The sixth post in a 60-post series on turning 60.
Over the weekend, the Sassistas! spent an inordinate amount of time watching the U.S. Open Golf Tournament, Flannista in her reading chair and Matissta in her corner of the couch. At one point, I looked over at Matiss. She was attentive to something on her iPhone. I then noticed that I, too, was attentive to something on my iPhone as well as something on my iPad sitting in my lap. Plus, the TV was blaring. The Sassistas! were less than two feet away from each other, but were we really together?
Turning 60 has piqued me to notice such distances, however small or great, which is one reason I deactiviated by Facebook account a month ago (more about this in a future post). My awareness was sharpened by a June 9, 2013 New York Times opinion piece called, "How Not to Be Alone" by novelist Jonathan Safran Foer. Its premise?:
Technology pushes us apart, so we must work harder to connect with others.

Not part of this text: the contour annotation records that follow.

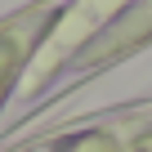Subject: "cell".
Wrapping results in <instances>:
<instances>
[{
  "instance_id": "obj_2",
  "label": "cell",
  "mask_w": 152,
  "mask_h": 152,
  "mask_svg": "<svg viewBox=\"0 0 152 152\" xmlns=\"http://www.w3.org/2000/svg\"><path fill=\"white\" fill-rule=\"evenodd\" d=\"M63 9V0H40V5H27L23 14L0 23V112L9 107V99L23 90L27 72L40 54V45L54 31V18Z\"/></svg>"
},
{
  "instance_id": "obj_1",
  "label": "cell",
  "mask_w": 152,
  "mask_h": 152,
  "mask_svg": "<svg viewBox=\"0 0 152 152\" xmlns=\"http://www.w3.org/2000/svg\"><path fill=\"white\" fill-rule=\"evenodd\" d=\"M18 152H152V103L107 107L90 121L63 125L58 134L23 143Z\"/></svg>"
},
{
  "instance_id": "obj_3",
  "label": "cell",
  "mask_w": 152,
  "mask_h": 152,
  "mask_svg": "<svg viewBox=\"0 0 152 152\" xmlns=\"http://www.w3.org/2000/svg\"><path fill=\"white\" fill-rule=\"evenodd\" d=\"M152 40V0H130V5L76 54L72 63H67V72H72V81L63 85V90H76L81 81H90V76H99L103 67H112L116 58H125V54H134L139 45H148Z\"/></svg>"
}]
</instances>
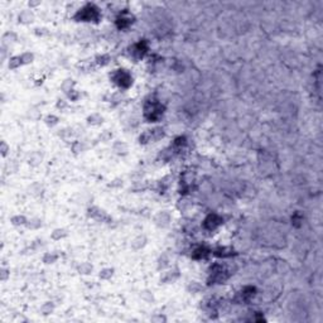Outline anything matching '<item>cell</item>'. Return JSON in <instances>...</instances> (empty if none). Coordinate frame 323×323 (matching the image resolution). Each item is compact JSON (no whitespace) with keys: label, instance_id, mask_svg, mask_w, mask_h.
Returning a JSON list of instances; mask_svg holds the SVG:
<instances>
[{"label":"cell","instance_id":"6da1fadb","mask_svg":"<svg viewBox=\"0 0 323 323\" xmlns=\"http://www.w3.org/2000/svg\"><path fill=\"white\" fill-rule=\"evenodd\" d=\"M112 78L115 81L120 87H129L133 82L131 76L129 75V72H126L125 69H118L112 73Z\"/></svg>","mask_w":323,"mask_h":323},{"label":"cell","instance_id":"7a4b0ae2","mask_svg":"<svg viewBox=\"0 0 323 323\" xmlns=\"http://www.w3.org/2000/svg\"><path fill=\"white\" fill-rule=\"evenodd\" d=\"M76 18H78L80 20H86V22H91V20H96L99 18V13L97 9H92V6H87L85 9H82L81 12L77 13Z\"/></svg>","mask_w":323,"mask_h":323},{"label":"cell","instance_id":"3957f363","mask_svg":"<svg viewBox=\"0 0 323 323\" xmlns=\"http://www.w3.org/2000/svg\"><path fill=\"white\" fill-rule=\"evenodd\" d=\"M145 114H147V115H148V114H150L149 119H150V120H155L158 116H160V114H162V107H160V105H158L157 102H152L149 109H148V107H145Z\"/></svg>","mask_w":323,"mask_h":323},{"label":"cell","instance_id":"277c9868","mask_svg":"<svg viewBox=\"0 0 323 323\" xmlns=\"http://www.w3.org/2000/svg\"><path fill=\"white\" fill-rule=\"evenodd\" d=\"M220 223H221V218L217 215H210L205 221V226L208 227L210 230L215 227V225H220Z\"/></svg>","mask_w":323,"mask_h":323},{"label":"cell","instance_id":"5b68a950","mask_svg":"<svg viewBox=\"0 0 323 323\" xmlns=\"http://www.w3.org/2000/svg\"><path fill=\"white\" fill-rule=\"evenodd\" d=\"M145 242H147V238H145L144 236H138L137 238H135V240H133L131 245H133L134 249L138 250V249H141L145 245Z\"/></svg>","mask_w":323,"mask_h":323},{"label":"cell","instance_id":"8992f818","mask_svg":"<svg viewBox=\"0 0 323 323\" xmlns=\"http://www.w3.org/2000/svg\"><path fill=\"white\" fill-rule=\"evenodd\" d=\"M19 20L23 23H29L33 20V14L30 12H23L22 15H19Z\"/></svg>","mask_w":323,"mask_h":323},{"label":"cell","instance_id":"52a82bcc","mask_svg":"<svg viewBox=\"0 0 323 323\" xmlns=\"http://www.w3.org/2000/svg\"><path fill=\"white\" fill-rule=\"evenodd\" d=\"M119 28H126L128 25H130L133 23V20H131V17H120L119 18Z\"/></svg>","mask_w":323,"mask_h":323},{"label":"cell","instance_id":"ba28073f","mask_svg":"<svg viewBox=\"0 0 323 323\" xmlns=\"http://www.w3.org/2000/svg\"><path fill=\"white\" fill-rule=\"evenodd\" d=\"M88 122L92 124V125H99L102 122V116H100L99 114H93V115H91L88 119Z\"/></svg>","mask_w":323,"mask_h":323},{"label":"cell","instance_id":"9c48e42d","mask_svg":"<svg viewBox=\"0 0 323 323\" xmlns=\"http://www.w3.org/2000/svg\"><path fill=\"white\" fill-rule=\"evenodd\" d=\"M20 59H22V63H30V62L33 61L34 56L33 53H30V52H27V53H23L22 56H19Z\"/></svg>","mask_w":323,"mask_h":323},{"label":"cell","instance_id":"30bf717a","mask_svg":"<svg viewBox=\"0 0 323 323\" xmlns=\"http://www.w3.org/2000/svg\"><path fill=\"white\" fill-rule=\"evenodd\" d=\"M20 65H23V63H22V59H20V57H13L12 59H10V62H9V67H10V68H17V67H19Z\"/></svg>","mask_w":323,"mask_h":323},{"label":"cell","instance_id":"8fae6325","mask_svg":"<svg viewBox=\"0 0 323 323\" xmlns=\"http://www.w3.org/2000/svg\"><path fill=\"white\" fill-rule=\"evenodd\" d=\"M112 273H114L112 269H103L102 272H100V278H102V279H109V278L112 276Z\"/></svg>","mask_w":323,"mask_h":323},{"label":"cell","instance_id":"7c38bea8","mask_svg":"<svg viewBox=\"0 0 323 323\" xmlns=\"http://www.w3.org/2000/svg\"><path fill=\"white\" fill-rule=\"evenodd\" d=\"M63 236H66V232H65V230H61V228H58V230H56L53 234H52V237H53L54 240H59V238L63 237Z\"/></svg>","mask_w":323,"mask_h":323},{"label":"cell","instance_id":"4fadbf2b","mask_svg":"<svg viewBox=\"0 0 323 323\" xmlns=\"http://www.w3.org/2000/svg\"><path fill=\"white\" fill-rule=\"evenodd\" d=\"M12 222H13V225H15V226H18V225H23V223H25V218H24L23 216H17V217H13V218H12Z\"/></svg>","mask_w":323,"mask_h":323},{"label":"cell","instance_id":"5bb4252c","mask_svg":"<svg viewBox=\"0 0 323 323\" xmlns=\"http://www.w3.org/2000/svg\"><path fill=\"white\" fill-rule=\"evenodd\" d=\"M57 122H58V119L56 116H53V115H49V116L46 118V124L49 125V126H53V125H56Z\"/></svg>","mask_w":323,"mask_h":323},{"label":"cell","instance_id":"9a60e30c","mask_svg":"<svg viewBox=\"0 0 323 323\" xmlns=\"http://www.w3.org/2000/svg\"><path fill=\"white\" fill-rule=\"evenodd\" d=\"M80 272L82 274H90L92 272V266L90 264H83L82 266H80Z\"/></svg>","mask_w":323,"mask_h":323},{"label":"cell","instance_id":"2e32d148","mask_svg":"<svg viewBox=\"0 0 323 323\" xmlns=\"http://www.w3.org/2000/svg\"><path fill=\"white\" fill-rule=\"evenodd\" d=\"M72 85H73V82H72V80H66V82L63 83V85H62V88H63L66 92H67V91H72V90H71Z\"/></svg>","mask_w":323,"mask_h":323},{"label":"cell","instance_id":"e0dca14e","mask_svg":"<svg viewBox=\"0 0 323 323\" xmlns=\"http://www.w3.org/2000/svg\"><path fill=\"white\" fill-rule=\"evenodd\" d=\"M57 259V256H54V255H49V254H47L46 256H44V263H47V264H49V263H53L54 260Z\"/></svg>","mask_w":323,"mask_h":323},{"label":"cell","instance_id":"ac0fdd59","mask_svg":"<svg viewBox=\"0 0 323 323\" xmlns=\"http://www.w3.org/2000/svg\"><path fill=\"white\" fill-rule=\"evenodd\" d=\"M152 321H154V322H164V321H165V318H164V317H162V316H158V317H154V318H152Z\"/></svg>","mask_w":323,"mask_h":323},{"label":"cell","instance_id":"d6986e66","mask_svg":"<svg viewBox=\"0 0 323 323\" xmlns=\"http://www.w3.org/2000/svg\"><path fill=\"white\" fill-rule=\"evenodd\" d=\"M52 309H53V307H52L49 303H48V313L49 312H52ZM43 312H44V314H47V310H46V307H43Z\"/></svg>","mask_w":323,"mask_h":323}]
</instances>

I encourage you to read this entire piece (the hyperlink is in the title of the article above), but following are the passages that I copied into my journal:
- Technology celebrates connectedness, but encourages retreat. The phone didn’t make me avoid the human connection, but it did make ignoring her easier in that moment, and more likely, by comfortably encouraging me to forget my choice to do so. My daily use of technological communication has been shaping me into someone more likely to forget others. The flow of water carves rock, a little bit at a time. And our personhood is carved, too, by the flow of our habits.
- Psychologists who study empathy and compassion are finding that unlike our almost instantaneous responses to physical pain, it takes time for the brain to comprehend the psychological and moral dimensions of a situation. The more distracted we become, and the more emphasis we place on speed at the expense of depth, the less likely and able we are to care.

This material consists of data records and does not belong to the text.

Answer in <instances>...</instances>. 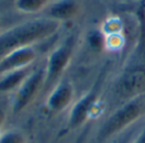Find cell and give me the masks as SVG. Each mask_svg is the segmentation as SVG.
I'll list each match as a JSON object with an SVG mask.
<instances>
[{
  "label": "cell",
  "instance_id": "1",
  "mask_svg": "<svg viewBox=\"0 0 145 143\" xmlns=\"http://www.w3.org/2000/svg\"><path fill=\"white\" fill-rule=\"evenodd\" d=\"M60 22L51 18L35 19L14 26L0 35V56L20 47L32 46L38 41L46 40L57 32Z\"/></svg>",
  "mask_w": 145,
  "mask_h": 143
},
{
  "label": "cell",
  "instance_id": "2",
  "mask_svg": "<svg viewBox=\"0 0 145 143\" xmlns=\"http://www.w3.org/2000/svg\"><path fill=\"white\" fill-rule=\"evenodd\" d=\"M145 113V101L143 95L133 97L116 109L102 124L97 134V142L103 143L117 134L129 130L134 123L139 120Z\"/></svg>",
  "mask_w": 145,
  "mask_h": 143
},
{
  "label": "cell",
  "instance_id": "3",
  "mask_svg": "<svg viewBox=\"0 0 145 143\" xmlns=\"http://www.w3.org/2000/svg\"><path fill=\"white\" fill-rule=\"evenodd\" d=\"M74 49H75V36L71 35L50 54L45 68L46 75H45V86H43L45 91L52 90L54 86L60 82L61 75L64 74L68 65L70 64L72 54H74Z\"/></svg>",
  "mask_w": 145,
  "mask_h": 143
},
{
  "label": "cell",
  "instance_id": "4",
  "mask_svg": "<svg viewBox=\"0 0 145 143\" xmlns=\"http://www.w3.org/2000/svg\"><path fill=\"white\" fill-rule=\"evenodd\" d=\"M102 75H99L97 82L93 84V87L85 93L83 97H80L76 102L72 105L68 118V129H78L82 125H84L90 118L93 110L95 109L101 95V86H102Z\"/></svg>",
  "mask_w": 145,
  "mask_h": 143
},
{
  "label": "cell",
  "instance_id": "5",
  "mask_svg": "<svg viewBox=\"0 0 145 143\" xmlns=\"http://www.w3.org/2000/svg\"><path fill=\"white\" fill-rule=\"evenodd\" d=\"M45 68L37 69L32 72L28 78L20 84V87L14 92L12 103V111L14 114H19L28 107L33 102L41 90H43L45 86Z\"/></svg>",
  "mask_w": 145,
  "mask_h": 143
},
{
  "label": "cell",
  "instance_id": "6",
  "mask_svg": "<svg viewBox=\"0 0 145 143\" xmlns=\"http://www.w3.org/2000/svg\"><path fill=\"white\" fill-rule=\"evenodd\" d=\"M74 100V87L69 80H60L52 87L47 100L46 109L52 114H60L69 107Z\"/></svg>",
  "mask_w": 145,
  "mask_h": 143
},
{
  "label": "cell",
  "instance_id": "7",
  "mask_svg": "<svg viewBox=\"0 0 145 143\" xmlns=\"http://www.w3.org/2000/svg\"><path fill=\"white\" fill-rule=\"evenodd\" d=\"M36 59V51L32 46L20 47L5 54L0 59V75L22 68H27Z\"/></svg>",
  "mask_w": 145,
  "mask_h": 143
},
{
  "label": "cell",
  "instance_id": "8",
  "mask_svg": "<svg viewBox=\"0 0 145 143\" xmlns=\"http://www.w3.org/2000/svg\"><path fill=\"white\" fill-rule=\"evenodd\" d=\"M79 10L80 8L76 0H57L50 5L47 15L51 19L61 23L72 19L79 13Z\"/></svg>",
  "mask_w": 145,
  "mask_h": 143
},
{
  "label": "cell",
  "instance_id": "9",
  "mask_svg": "<svg viewBox=\"0 0 145 143\" xmlns=\"http://www.w3.org/2000/svg\"><path fill=\"white\" fill-rule=\"evenodd\" d=\"M31 73L32 72L27 67V68H22L18 69V71H13L0 75V92H15L20 87V84L28 78V75Z\"/></svg>",
  "mask_w": 145,
  "mask_h": 143
},
{
  "label": "cell",
  "instance_id": "10",
  "mask_svg": "<svg viewBox=\"0 0 145 143\" xmlns=\"http://www.w3.org/2000/svg\"><path fill=\"white\" fill-rule=\"evenodd\" d=\"M51 0H15V9L20 13L33 14L42 10Z\"/></svg>",
  "mask_w": 145,
  "mask_h": 143
},
{
  "label": "cell",
  "instance_id": "11",
  "mask_svg": "<svg viewBox=\"0 0 145 143\" xmlns=\"http://www.w3.org/2000/svg\"><path fill=\"white\" fill-rule=\"evenodd\" d=\"M125 45V37L122 32L112 33V35L105 36V47L111 51H118Z\"/></svg>",
  "mask_w": 145,
  "mask_h": 143
},
{
  "label": "cell",
  "instance_id": "12",
  "mask_svg": "<svg viewBox=\"0 0 145 143\" xmlns=\"http://www.w3.org/2000/svg\"><path fill=\"white\" fill-rule=\"evenodd\" d=\"M0 143H27L25 136L19 130H8L3 132L0 136Z\"/></svg>",
  "mask_w": 145,
  "mask_h": 143
},
{
  "label": "cell",
  "instance_id": "13",
  "mask_svg": "<svg viewBox=\"0 0 145 143\" xmlns=\"http://www.w3.org/2000/svg\"><path fill=\"white\" fill-rule=\"evenodd\" d=\"M101 32L103 33V36L112 35V33H118L122 32V23L117 18H112V19H107L103 24V28Z\"/></svg>",
  "mask_w": 145,
  "mask_h": 143
},
{
  "label": "cell",
  "instance_id": "14",
  "mask_svg": "<svg viewBox=\"0 0 145 143\" xmlns=\"http://www.w3.org/2000/svg\"><path fill=\"white\" fill-rule=\"evenodd\" d=\"M133 139H134V134H131V133H127V134L123 133L122 137H120L117 141H115V142H112V143H131Z\"/></svg>",
  "mask_w": 145,
  "mask_h": 143
},
{
  "label": "cell",
  "instance_id": "15",
  "mask_svg": "<svg viewBox=\"0 0 145 143\" xmlns=\"http://www.w3.org/2000/svg\"><path fill=\"white\" fill-rule=\"evenodd\" d=\"M131 143H145V127L140 130V133L136 137H134V139L131 141Z\"/></svg>",
  "mask_w": 145,
  "mask_h": 143
},
{
  "label": "cell",
  "instance_id": "16",
  "mask_svg": "<svg viewBox=\"0 0 145 143\" xmlns=\"http://www.w3.org/2000/svg\"><path fill=\"white\" fill-rule=\"evenodd\" d=\"M4 123H5V113L3 109H0V136L3 134L1 129H3V127H4Z\"/></svg>",
  "mask_w": 145,
  "mask_h": 143
},
{
  "label": "cell",
  "instance_id": "17",
  "mask_svg": "<svg viewBox=\"0 0 145 143\" xmlns=\"http://www.w3.org/2000/svg\"><path fill=\"white\" fill-rule=\"evenodd\" d=\"M88 130H89V128H87V129H85V130L83 132V133L80 134L79 137H78V138H76V141H75L74 143H83V142H84V141H85V137H87Z\"/></svg>",
  "mask_w": 145,
  "mask_h": 143
},
{
  "label": "cell",
  "instance_id": "18",
  "mask_svg": "<svg viewBox=\"0 0 145 143\" xmlns=\"http://www.w3.org/2000/svg\"><path fill=\"white\" fill-rule=\"evenodd\" d=\"M0 28H1V23H0Z\"/></svg>",
  "mask_w": 145,
  "mask_h": 143
}]
</instances>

- Each step “forward” has made it easier, just a little, to avoid the emotional work of being present, to convey information rather than humanity.
- The problem with accepting — with preferring — diminished substitutes is that over time, we, too, become diminished substitutes. People who become used to saying little become used to feeling little.

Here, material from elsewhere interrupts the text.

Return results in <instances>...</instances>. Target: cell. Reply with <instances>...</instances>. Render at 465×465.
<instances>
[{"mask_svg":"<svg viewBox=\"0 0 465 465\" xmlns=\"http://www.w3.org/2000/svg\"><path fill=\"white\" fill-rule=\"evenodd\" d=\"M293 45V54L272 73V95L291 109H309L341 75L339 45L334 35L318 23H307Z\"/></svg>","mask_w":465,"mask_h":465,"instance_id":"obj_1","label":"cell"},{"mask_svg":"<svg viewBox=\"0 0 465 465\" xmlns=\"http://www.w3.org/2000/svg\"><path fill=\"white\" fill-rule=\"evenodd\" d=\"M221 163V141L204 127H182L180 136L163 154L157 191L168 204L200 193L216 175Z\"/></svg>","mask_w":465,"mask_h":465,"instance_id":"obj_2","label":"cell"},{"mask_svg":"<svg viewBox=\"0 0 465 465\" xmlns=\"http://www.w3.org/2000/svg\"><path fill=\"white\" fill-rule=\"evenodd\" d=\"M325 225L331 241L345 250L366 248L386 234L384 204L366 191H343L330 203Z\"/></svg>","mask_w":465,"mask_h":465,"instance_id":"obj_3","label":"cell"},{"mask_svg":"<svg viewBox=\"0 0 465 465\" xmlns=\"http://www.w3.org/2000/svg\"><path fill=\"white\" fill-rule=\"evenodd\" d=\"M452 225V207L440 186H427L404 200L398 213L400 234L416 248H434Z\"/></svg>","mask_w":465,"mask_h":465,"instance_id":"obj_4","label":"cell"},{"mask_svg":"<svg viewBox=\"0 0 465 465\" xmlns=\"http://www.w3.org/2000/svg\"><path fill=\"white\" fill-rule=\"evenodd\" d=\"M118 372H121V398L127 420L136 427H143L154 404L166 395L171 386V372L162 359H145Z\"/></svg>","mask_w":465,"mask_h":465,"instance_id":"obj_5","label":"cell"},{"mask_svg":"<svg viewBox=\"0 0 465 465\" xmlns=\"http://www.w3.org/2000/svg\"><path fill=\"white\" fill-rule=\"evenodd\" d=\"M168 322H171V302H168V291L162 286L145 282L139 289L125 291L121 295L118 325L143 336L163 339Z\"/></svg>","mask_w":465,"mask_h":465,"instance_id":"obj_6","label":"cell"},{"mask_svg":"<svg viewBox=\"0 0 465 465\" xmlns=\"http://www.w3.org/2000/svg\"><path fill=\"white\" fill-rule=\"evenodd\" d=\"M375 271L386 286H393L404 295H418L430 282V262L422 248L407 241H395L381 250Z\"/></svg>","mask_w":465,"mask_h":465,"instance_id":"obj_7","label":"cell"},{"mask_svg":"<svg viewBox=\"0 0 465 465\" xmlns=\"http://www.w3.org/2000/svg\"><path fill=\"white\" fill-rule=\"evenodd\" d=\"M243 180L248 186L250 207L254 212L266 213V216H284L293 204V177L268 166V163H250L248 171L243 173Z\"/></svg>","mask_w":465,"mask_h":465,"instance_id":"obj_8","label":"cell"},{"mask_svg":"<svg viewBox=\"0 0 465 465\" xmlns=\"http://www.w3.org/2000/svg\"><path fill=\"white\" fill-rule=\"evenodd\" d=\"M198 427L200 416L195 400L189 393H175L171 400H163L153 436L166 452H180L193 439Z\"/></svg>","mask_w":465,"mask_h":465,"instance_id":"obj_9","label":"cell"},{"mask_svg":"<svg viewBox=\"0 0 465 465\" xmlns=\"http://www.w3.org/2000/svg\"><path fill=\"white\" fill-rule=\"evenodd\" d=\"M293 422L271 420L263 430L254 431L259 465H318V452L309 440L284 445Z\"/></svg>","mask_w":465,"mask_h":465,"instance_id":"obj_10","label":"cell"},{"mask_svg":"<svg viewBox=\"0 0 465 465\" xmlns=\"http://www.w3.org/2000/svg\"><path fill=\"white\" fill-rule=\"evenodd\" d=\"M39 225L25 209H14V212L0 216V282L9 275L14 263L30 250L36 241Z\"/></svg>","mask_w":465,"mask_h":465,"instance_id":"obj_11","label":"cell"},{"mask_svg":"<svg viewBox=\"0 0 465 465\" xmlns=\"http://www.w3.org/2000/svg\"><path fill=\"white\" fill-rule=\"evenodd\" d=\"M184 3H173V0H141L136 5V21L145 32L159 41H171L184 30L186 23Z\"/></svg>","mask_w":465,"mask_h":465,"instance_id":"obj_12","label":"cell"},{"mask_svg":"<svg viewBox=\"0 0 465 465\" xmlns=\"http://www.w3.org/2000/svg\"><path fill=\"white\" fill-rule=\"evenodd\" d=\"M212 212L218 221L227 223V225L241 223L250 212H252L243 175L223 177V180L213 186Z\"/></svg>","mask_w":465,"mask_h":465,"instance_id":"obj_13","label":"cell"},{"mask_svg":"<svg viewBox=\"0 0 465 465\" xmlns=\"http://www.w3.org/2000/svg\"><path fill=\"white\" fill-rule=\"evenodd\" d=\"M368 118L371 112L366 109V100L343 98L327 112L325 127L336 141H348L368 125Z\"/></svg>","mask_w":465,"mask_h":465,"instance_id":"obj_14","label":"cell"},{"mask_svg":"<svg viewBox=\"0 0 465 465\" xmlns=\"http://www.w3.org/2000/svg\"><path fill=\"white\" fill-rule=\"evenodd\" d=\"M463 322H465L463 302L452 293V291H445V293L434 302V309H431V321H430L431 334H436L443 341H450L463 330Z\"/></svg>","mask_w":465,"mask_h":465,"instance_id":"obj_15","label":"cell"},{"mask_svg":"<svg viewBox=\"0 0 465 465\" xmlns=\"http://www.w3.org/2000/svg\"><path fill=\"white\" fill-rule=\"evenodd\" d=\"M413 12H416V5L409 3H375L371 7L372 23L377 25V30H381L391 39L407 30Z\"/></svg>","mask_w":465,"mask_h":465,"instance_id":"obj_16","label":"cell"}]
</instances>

- There is no better use of a life than to be attentive to such needs. There are as many ways to do this as there are kinds of loneliness, but all of them require attentiveness, all of them require the hard work of emotional computation and corporeal compassion.
- We live in a world made up more of story than stuff. We are creatures of memory more than reminders, of love more than likes. Being attentive to the needs of others might not be the point of life, but it is the work of life. It can be messy, and painful, and almost impossibly difficult. But it is not something we give. It is what we get in exchange for having to die.
Avoiding the emotional work of being present. Conveying information rather than humanity. Living in a world made up more of story than stuff. Being creatures of love more than likes. Foer's words are challenging to all of us. Can putting away our communication devices really make us more compassionate?
And what in the world do the last two lines in the last bullet point (above) mean; specifically: "it is what we get in exchange for having to die?"
What messy, and painful and almost impossibly difficult questions! But I'm now 60. Time to be more attentive to such questions, not to mention, to those I love.